== Texte source ==

━━━━━━━━

Un talent impérial

Adriaen de Vries au Rijksmuseum d’Amsterdam

Le Journal des Arts

Le 22 janvier 1999 - 474 mots

Sculpteur itinérant, le Hollandais Adriaen de Vries atteint le sommet de sa carrière à Prague, à la cour de Rodolphe II, dans la première décennie du XVIIe siècle. Amsterdam lui rend hommage à travers une exposition exceptionnelle, où figurent les deux tiers des bronzes de l’artiste virtuose, 25 dessins et gravures, ainsi que la fontaine du château de Frederiksborg, habituellement démantelée entre trois lieux différents.

AMSTERDAM - Est-ce parce que sa carrière l’a mené de La Haye, sa ville natale, à Florence, Milan, Turin, Augsbourg et enfin Prague, après un petit détour au Danemark et en Bohème, qu’Adriaen de Vries voit ses œuvres aujourd’hui dispersées dans le monde entier ? L’exposition présentée au Rijksmuseum, et organisée conjointement avec le Getty Museum de Los Angeles et le Nationalmuseum de Stockholm, n’en est que plus méritoire. Bien que le musée amstellodamois ne possède qu’une pièce de l’artiste – le relief de Bacchus et Ariane sur l’île de Naxos –, il est parvenu à rassembler une cinquantaine de bronzes, de sa main ou copiés d’après lui, et une bonne vingtaine de dessins et de gravures.

De sa formation auprès du sculpteur Giambologna, dans les années 1580, Adriaen de Vries conserve le goût maniériste pour les sujets mythologiques et parfois érotiques, la virtuosité des anatomies, la contorsion serpentine des postures et la prise en compte de points de vue multiples. Mais peu à peu, et notamment une fois installé à la cour de Rodolphe II à Prague, il aborde des compositions plus monumentales, souvent grandeur nature, et leur insuffle une nouvelle liberté de touche.

━━━━━━━━

== Matériel fourni ==
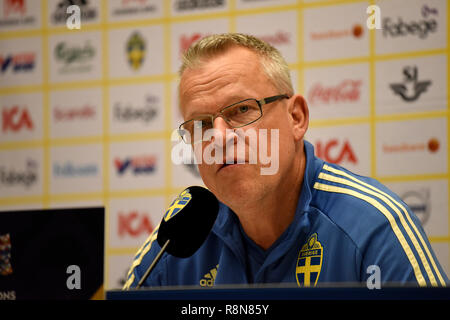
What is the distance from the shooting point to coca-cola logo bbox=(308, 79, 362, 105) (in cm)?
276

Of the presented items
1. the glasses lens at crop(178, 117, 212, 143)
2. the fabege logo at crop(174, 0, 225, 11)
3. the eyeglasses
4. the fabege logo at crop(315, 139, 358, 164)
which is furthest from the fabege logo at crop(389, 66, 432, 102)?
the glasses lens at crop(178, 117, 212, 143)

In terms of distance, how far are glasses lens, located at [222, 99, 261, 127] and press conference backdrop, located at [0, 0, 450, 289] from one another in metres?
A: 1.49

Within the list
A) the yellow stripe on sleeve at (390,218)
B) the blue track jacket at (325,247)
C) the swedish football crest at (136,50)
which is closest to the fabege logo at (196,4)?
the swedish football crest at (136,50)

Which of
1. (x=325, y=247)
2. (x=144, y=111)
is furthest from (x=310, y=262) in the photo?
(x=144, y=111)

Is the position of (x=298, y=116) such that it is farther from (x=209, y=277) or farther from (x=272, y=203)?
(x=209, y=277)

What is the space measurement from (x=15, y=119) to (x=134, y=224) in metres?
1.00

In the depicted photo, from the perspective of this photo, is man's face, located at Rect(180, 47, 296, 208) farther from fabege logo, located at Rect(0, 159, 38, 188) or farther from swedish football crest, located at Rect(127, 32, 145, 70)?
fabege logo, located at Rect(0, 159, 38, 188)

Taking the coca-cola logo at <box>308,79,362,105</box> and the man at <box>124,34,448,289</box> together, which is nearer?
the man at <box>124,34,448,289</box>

━━━━━━━━

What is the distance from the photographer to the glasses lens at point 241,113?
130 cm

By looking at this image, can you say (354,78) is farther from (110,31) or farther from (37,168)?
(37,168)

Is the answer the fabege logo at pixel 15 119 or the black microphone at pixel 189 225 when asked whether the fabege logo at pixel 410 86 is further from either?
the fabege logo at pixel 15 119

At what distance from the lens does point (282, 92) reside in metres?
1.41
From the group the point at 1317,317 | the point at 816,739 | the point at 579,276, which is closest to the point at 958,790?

━━━━━━━━

== Consigne 1 ==
D'après l'article sur Adriaen de Vries, auprès de quel sculpteur l'artiste s'est-il formé dans les années 1580 ?
== Consigne 2 ==
Reproduisez à l'identique un passage de l'article sur Adriaen de Vries, en commençant aux mots « AMSTERDAM - Est-ce » et en vous arrêtant après « et de gravures. ».
Le matériel fourni est distinct du texte source.

== Réponse finale 1 ==
Il s'est formé auprès du sculpteur Giambologna.

== Réponse finale 2 ==
AMSTERDAM - Est-ce parce que sa carrière l’a mené de La Haye, sa ville natale, à Florence, Milan, Turin, Augsbourg et enfin Prague, après un petit détour au Danemark et en Bohème, qu’Adriaen de Vries voit ses œuvres aujourd’hui dispersées dans le monde entier ? L’exposition présentée au Rijksmuseum, et organisée conjointement avec le Getty Museum de Los Angeles et le Nationalmuseum de Stockholm, n’en est que plus méritoire. Bien que le musée amstellodamois ne possède qu’une pièce de l’artiste – le relief de Bacchus et Ariane sur l’île de Naxos –, il est parvenu à rassembler une cinquantaine de bronzes, de sa main ou copiés d’après lui, et une bonne vingtaine de dessins et de gravures.